+++ Extracted data

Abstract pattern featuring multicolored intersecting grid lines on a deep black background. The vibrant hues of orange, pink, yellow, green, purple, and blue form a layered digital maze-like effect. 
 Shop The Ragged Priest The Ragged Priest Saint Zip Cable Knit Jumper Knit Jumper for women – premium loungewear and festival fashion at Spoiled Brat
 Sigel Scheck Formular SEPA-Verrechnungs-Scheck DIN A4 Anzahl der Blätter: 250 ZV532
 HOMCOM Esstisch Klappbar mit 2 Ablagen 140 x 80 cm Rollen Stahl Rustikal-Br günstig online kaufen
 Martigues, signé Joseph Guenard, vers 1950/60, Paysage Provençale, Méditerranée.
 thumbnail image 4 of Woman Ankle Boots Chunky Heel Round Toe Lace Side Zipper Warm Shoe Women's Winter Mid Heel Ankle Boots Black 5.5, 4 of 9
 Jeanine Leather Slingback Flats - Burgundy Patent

++++++

_Required action_. Format the listing above as a Markdown table with the columns No. and Text. Put one line per row, numbered in order, and skip any blank lines.

_Exercise response_.
| No. | Text |
|---|---|
| 1 | Abstract pattern featuring multicolored intersecting grid lines on a deep black background. The vibrant hues of orange, pink, yellow, green, purple, and blue form a layered digital maze-like effect.  |
| 2 |  Shop The Ragged Priest The Ragged Priest Saint Zip Cable Knit Jumper Knit Jumper for women – premium loungewear and festival fashion at Spoiled Brat |
| 3 |  Sigel Scheck Formular SEPA-Verrechnungs-Scheck DIN A4 Anzahl der Blätter: 250 ZV532 |
| 4 |  HOMCOM Esstisch Klappbar mit 2 Ablagen 140 x 80 cm Rollen Stahl Rustikal-Br günstig online kaufen |
| 5 |  Martigues, signé Joseph Guenard, vers 1950/60, Paysage Provençale, Méditerranée. |
| 6 |  thumbnail image 4 of Woman Ankle Boots Chunky Heel Round Toe Lace Side Zipper Warm Shoe Women's Winter Mid Heel Ankle Boots Black 5.5, 4 of 9 |
| 7 |  Jeanine Leather Slingback Flats - Burgundy Patent |